By Monk
The organization charged with ensuring artists are paid fairly for their work has been accused of actually damaging the music industry by financially harming the very venues in which they perform and earn their livings.

According to research published today by the Music Venue Trust (MVT), discrepancies in how licensing fees levied by the Performing Rights Society (PRS) are calculated, applied and enforced across the grassroots music venue sector in England, Scotland and Wales amounted to more than £666,000.
In one case, the MVT found that the PRS had over-charged one venue by a massive £90,000.
Launching its ‘Set The Record Straight’ campaign, MVT has called for a systematic overhaul in the way PRS-related charges are assessed, including the use of estimated data, incorrect capacity calculations and unclear liability between promoters and venues.
MVT is clear that the campaign is not a challenge to the principle of PRS licensing itself. It says fair licensing is fundamental to ensuring songwriters and composers are paid when their work is performed. However, it argues that inaccuracies in how those fees are calculated and enforced are creating significant and unnecessary financial pressure within a sector already operating on extremely tight margins.
Gareth Kelly, MVT’s Rights Management Specialist, said:
PRS licensing should work for everybody – venues, promoters, artists and songwriters. The issue is not whether fees should be paid, they absolutely should. The issue is whether those fees are being calculated accurately, applied fairly and charged to the right party.
What we’re seeing too often is a system that relies on assumptions rather than reality, and that can create serious financial consequences for grassroots venues.
According to MVT, discrepancies have been identified across multiple regions, including more than £56,000 in the North West, over £20,000 in the South West, close to £50,000 in London, more than £80,000 in Wales and over £75,000 in Scotland. Unfortunately, MVT did not publish any figures for Northern Ireland.

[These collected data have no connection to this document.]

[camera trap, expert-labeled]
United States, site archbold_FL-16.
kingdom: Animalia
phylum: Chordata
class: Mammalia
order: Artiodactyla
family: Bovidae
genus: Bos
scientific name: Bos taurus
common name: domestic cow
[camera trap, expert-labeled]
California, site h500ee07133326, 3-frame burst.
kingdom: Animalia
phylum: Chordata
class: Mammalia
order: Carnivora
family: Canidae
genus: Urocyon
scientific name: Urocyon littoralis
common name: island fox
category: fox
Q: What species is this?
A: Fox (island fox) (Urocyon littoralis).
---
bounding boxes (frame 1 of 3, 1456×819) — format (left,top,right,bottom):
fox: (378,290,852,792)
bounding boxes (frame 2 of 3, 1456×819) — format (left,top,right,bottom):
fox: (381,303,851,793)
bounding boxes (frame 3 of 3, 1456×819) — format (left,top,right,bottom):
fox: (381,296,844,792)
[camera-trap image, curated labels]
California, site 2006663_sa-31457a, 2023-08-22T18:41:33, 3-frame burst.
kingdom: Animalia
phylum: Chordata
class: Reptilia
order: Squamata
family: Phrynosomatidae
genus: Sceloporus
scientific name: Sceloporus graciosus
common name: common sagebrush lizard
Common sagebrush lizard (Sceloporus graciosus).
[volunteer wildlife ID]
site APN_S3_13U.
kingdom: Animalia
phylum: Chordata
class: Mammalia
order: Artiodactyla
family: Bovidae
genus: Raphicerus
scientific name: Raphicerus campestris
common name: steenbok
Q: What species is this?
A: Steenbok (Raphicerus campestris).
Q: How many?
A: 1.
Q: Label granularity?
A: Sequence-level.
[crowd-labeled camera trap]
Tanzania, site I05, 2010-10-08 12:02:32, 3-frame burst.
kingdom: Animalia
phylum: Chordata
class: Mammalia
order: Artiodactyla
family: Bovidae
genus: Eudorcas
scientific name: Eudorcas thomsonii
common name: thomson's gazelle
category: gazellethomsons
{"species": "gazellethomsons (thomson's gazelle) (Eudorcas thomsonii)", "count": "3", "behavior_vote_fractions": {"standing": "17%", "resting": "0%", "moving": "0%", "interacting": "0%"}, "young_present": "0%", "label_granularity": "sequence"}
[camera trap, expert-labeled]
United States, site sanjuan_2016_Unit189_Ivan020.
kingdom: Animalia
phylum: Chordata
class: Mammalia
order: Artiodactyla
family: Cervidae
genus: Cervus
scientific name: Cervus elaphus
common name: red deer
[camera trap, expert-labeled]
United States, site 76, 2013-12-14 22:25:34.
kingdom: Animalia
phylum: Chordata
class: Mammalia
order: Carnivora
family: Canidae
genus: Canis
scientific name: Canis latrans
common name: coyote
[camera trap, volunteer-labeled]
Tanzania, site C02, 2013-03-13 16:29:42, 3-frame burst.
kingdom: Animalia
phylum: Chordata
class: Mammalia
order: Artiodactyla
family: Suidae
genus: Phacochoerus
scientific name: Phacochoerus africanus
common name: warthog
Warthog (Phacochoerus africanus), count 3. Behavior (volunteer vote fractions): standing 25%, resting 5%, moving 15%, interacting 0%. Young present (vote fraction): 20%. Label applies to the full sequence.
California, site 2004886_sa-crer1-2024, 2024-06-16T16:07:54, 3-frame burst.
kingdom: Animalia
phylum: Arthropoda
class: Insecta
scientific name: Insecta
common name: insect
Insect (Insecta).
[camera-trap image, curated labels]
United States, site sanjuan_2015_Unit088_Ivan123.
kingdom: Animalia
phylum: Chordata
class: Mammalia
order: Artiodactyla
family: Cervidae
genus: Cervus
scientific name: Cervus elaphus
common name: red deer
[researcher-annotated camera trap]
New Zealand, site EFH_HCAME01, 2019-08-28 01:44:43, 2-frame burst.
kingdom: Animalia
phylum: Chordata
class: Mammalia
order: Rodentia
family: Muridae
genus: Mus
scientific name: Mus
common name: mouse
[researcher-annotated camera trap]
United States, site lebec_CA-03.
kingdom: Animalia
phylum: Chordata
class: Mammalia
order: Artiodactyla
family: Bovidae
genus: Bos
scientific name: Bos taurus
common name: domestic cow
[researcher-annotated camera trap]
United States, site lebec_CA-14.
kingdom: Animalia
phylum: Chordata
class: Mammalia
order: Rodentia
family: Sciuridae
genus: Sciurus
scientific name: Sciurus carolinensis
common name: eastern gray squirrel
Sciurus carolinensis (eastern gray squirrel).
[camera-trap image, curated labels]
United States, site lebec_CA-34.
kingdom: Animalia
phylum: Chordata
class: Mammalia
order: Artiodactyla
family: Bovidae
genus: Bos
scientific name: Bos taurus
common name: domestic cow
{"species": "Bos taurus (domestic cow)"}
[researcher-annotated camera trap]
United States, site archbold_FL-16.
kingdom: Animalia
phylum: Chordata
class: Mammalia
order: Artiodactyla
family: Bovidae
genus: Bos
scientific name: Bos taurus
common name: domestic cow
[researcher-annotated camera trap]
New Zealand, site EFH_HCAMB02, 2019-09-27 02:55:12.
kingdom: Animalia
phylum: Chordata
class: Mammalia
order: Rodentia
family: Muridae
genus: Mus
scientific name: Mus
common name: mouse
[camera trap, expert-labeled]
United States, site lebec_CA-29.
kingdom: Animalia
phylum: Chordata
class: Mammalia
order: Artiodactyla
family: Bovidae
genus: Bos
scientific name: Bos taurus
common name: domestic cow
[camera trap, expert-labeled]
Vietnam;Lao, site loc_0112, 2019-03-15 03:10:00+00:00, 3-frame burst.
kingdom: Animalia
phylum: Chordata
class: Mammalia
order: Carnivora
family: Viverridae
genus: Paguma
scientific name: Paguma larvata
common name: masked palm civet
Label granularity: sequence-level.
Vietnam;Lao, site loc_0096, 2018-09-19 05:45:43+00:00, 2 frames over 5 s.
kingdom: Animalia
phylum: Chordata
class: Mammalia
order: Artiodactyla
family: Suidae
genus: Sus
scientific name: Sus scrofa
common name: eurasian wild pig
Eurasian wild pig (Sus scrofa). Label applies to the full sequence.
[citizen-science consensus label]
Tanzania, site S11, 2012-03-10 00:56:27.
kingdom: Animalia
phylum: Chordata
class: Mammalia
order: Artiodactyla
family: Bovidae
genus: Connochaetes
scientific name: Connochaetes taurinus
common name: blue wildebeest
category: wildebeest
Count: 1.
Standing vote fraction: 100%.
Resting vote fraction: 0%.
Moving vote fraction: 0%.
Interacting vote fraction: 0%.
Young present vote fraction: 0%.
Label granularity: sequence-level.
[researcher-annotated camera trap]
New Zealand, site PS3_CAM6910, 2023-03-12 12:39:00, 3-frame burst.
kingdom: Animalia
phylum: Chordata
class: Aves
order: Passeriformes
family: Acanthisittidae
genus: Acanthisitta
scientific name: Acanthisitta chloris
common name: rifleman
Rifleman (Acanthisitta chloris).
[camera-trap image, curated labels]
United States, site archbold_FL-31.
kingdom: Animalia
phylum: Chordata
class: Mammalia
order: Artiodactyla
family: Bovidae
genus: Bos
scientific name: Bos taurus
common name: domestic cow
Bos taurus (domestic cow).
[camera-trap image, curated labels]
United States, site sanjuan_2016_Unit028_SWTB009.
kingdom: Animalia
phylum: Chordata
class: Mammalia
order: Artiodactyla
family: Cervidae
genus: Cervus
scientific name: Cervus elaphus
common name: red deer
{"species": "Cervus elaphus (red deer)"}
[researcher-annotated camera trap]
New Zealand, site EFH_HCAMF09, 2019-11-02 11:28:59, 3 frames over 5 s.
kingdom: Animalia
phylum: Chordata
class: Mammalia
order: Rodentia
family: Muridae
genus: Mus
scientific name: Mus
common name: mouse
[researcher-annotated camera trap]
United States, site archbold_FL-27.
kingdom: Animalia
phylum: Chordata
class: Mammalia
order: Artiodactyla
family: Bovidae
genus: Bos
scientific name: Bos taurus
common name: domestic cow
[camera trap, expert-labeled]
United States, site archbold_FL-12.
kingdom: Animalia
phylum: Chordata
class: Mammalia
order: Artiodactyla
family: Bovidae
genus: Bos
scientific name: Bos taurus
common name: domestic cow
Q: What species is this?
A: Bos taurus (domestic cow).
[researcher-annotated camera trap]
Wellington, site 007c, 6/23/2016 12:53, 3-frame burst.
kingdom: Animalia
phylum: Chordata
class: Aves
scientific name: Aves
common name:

The organization says these figures reflect a broader pattern of billing based on estimated rather than actual usage, with charges in some cases linked to maximum theoretical capacity rather than real attendance or sellable space.
MVT also highlights ongoing concerns around liability, particularly in cases where grassroots venues are held responsible for PRS fees on promoter-led events. The organisation argues that where promoters control ticket income and event delivery, responsibility for performance rights fees should be more clearly aligned.
The campaign further raises questions around enforcement practices. MVT says that automated processes linked to disputed or inaccurate fee assessments have resulted in five grassroots venues receiving County Court Judgments, with more than 50 venues facing legal threats, outcomes it says can have serious consequences for credit ratings, financial stability and operator wellbeing.
The campaign launches at a time when PRS for Music’s Live Popular tariff remains a significant cost for grassroots venues and promoters and with no specific date in the calendar for the full review and significant overhaul of tariffs in the grassroots sector required.
MVT says this represents a key opportunity to address long-standing concerns around how licensing fees are applied at the grassroots level. As part of it its new campaign MVT will roll out a series of explanatory content, case studies and data-led insights designed to improve understanding of licensing practices and highlight where reform is needed. The organisation is also calling for greater transparency in fee calculation, improved data accuracy and a clearer framework around responsibility for licensing payments within the live music ecosystem.
Mark Davyd, CEO of MVT, who highlighted the issue in a recent, in-depth four part feature on his Substack, concluded:
Licensing systems are complex, and too often they operate in a space that people don’t fully understand. That lack of clarity makes it harder to challenge inaccuracies and easier for problems to persist.
This campaign is about bringing transparency into that space and making sure the system works as it should; fairly, accurately and in a way that reflects how grassroots music actually operates.